■ Directions for this task ■
Repeat exactly the lines from the start of the material below up to and including the "content_type: application/javascript" line.

■ Working data ■
+-------+
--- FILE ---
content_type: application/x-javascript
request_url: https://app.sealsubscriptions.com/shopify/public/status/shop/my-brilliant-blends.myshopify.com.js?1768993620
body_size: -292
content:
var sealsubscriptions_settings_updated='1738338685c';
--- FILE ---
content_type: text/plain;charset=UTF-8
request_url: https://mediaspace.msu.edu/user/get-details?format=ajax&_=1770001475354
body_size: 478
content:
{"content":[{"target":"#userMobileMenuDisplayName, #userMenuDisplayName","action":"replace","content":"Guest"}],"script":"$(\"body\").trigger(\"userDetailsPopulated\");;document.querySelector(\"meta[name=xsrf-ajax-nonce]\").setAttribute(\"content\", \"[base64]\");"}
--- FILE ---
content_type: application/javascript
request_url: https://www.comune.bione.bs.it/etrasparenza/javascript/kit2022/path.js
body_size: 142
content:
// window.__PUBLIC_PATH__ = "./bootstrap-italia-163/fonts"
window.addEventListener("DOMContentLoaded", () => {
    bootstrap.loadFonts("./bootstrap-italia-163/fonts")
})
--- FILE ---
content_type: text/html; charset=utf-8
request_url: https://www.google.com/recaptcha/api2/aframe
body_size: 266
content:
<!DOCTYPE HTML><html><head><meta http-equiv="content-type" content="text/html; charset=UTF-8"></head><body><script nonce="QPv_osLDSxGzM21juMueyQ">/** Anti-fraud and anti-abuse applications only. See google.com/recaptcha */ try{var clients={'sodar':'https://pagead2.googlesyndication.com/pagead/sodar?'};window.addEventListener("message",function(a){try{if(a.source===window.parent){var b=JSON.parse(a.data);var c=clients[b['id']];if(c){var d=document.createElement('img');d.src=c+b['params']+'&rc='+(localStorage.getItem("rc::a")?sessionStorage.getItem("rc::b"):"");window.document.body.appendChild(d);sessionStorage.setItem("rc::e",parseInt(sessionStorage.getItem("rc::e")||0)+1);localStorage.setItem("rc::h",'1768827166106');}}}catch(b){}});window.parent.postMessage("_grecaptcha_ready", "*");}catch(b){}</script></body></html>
+-------+
■ Answer to this problem ■
--- FILE ---
content_type: application/x-javascript
request_url: https://app.sealsubscriptions.com/shopify/public/status/shop/my-brilliant-blends.myshopify.com.js?1768993620
body_size: -292
content:
var sealsubscriptions_settings_updated='1738338685c';
--- FILE ---
content_type: text/plain;charset=UTF-8
request_url: https://mediaspace.msu.edu/user/get-details?format=ajax&_=1770001475354
body_size: 478
content:
{"content":[{"target":"#userMobileMenuDisplayName, #userMenuDisplayName","action":"replace","content":"Guest"}],"script":"$(\"body\").trigger(\"userDetailsPopulated\");;document.querySelector(\"meta[name=xsrf-ajax-nonce]\").setAttribute(\"content\", \"[base64]\");"}
--- FILE ---
content_type: application/javascript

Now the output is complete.